Figure 7Distribution of sequence gaps and sequence differences in BARE1 elements between Morex V1 and V3. The graph is a compilation of results from sequence alignments of 3,305 v1 and v3 full-length BARE1 retrotransposons. As individual retrotransposon copies can differ in length, the length was normalized to 1,000 bins. The plot shows numbers of SNPs and numbers of N’s in 10-bin windows. The LTRs correspond to approximately the first and last 20% of the retrotransposon. These regions are highly enriched in SNPs and sequence gaps because of the inability of short-read assemblies to resolve highly similar regions longer than a few hundred base pair.
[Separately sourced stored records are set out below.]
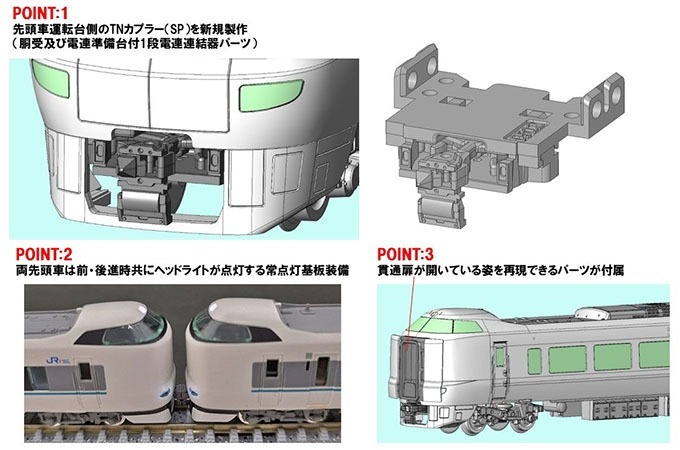 POINT:1
先頭車運転台側のTNカプラー(SP)を新規製作
(胴受及び電連準備台付1段電連連結器パーツ)

POINT:2
両先頭車は前・後進時共にヘッドライトが点灯する常点灯基板装備

JR

POINT:3
貫通扉が開いている姿を再現できるパーツが付属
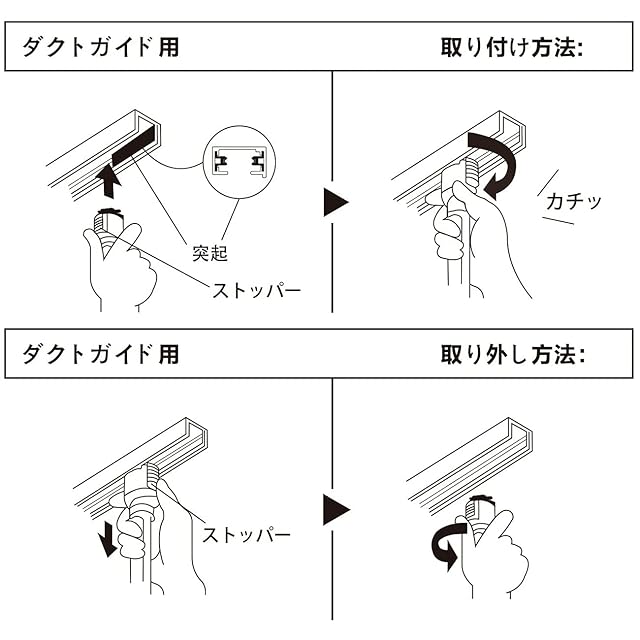 ダクトガイド用

取り付け方法:

突起

ストッパー

カチッ

ダクトガイド用

取り外し方法:

ストッパー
Metrics of Hi-Canu assemblies of down-sampled CCS data
| ID | 19k | 22k | Reads (Gb) | Coverage | N50 (Mb) | N90 (Mb) | Size (Gb)b | Size 1 Mb (Gb) | HC genes | Label sites |
|---|---|---|---|---|---|---|---|---|---|---|
| 3_2_trim | 3 | 2 | 132.7 | 26.5 | 28.7 | 3.6 | 4.48 | 4.17 | 97.1% | 99.0% |
| 3_2 | 3 | 2 | 132.7 | 26.5 | 31.1 | 3.9 | 4.50 | 4.17 | 97.1% | 99.0% |
| 3_1 | 3 | 1 | 109.3 | 21.9 | 25.8 | 4.4 | 4.42 | 4.16 | 97.0% | 98.7% |
| 2_2 | 2 | 2 | 99.2 | 19.8 | 21.6 | 3.8 | 4.39 | 4.15 | 96.9% | 98.5% |
| 3_0 | 3 | 0 | 89.8 | 18.0 | 19.5 | 3.7 | 4.35 | 4.15 | 96.8% | 98.5% |
| 2_1 | 2 | 1 | 79.9 | 16.0 | 13.1 | 2.9 | 4.33 | 4.13 | 96.2% | 98.3% |
| 1_2 | 1 | 2 | 69.8 | 14.0 | 8.0 | 1.9 | 4.30 | 4.05 | 95.3% | 98.2% |
| 2_0 | 2 | 0 | 63.0 | 12.6 | 5.8 | 1.4 | 4.28 | 4.00 | 94.8% | 98.1% |
| 1_1 | 1 | 1 | 52.8 | 10.6 | 2.5 | 0.6 | 4.26 | 3.50 | 92.0% | 97.5% |
| 1_0 | 1 | 0 | 33.6 | 6.7 | 0.4 | 0.1 | 4.18 | 0.48 | 80.5% | 88.2% |
Two libraries with average insert sizes of 19 and 22 kb, respectively, were prepared. The 19 k library was sequenced on three SMRT cells, the 22 k library on four. The columns report the number of SMRT cells whose reads were included in the assemblies.
Total assembly size.
Cumulative size of sequences contained in scaffolds larger than 1 Mb.
Proportion of aligned Morex V2 HC gene models, minimum alignment length: 99%, minimum identity: 100%.
Proportion of aligned DLE1 label sites of the Bionano map.
3_2_trim is the CCS_Canu assembly used for constructing the Morex V3 pseudomolecules. In 3_2, the trimming step was omitted in HiCanu.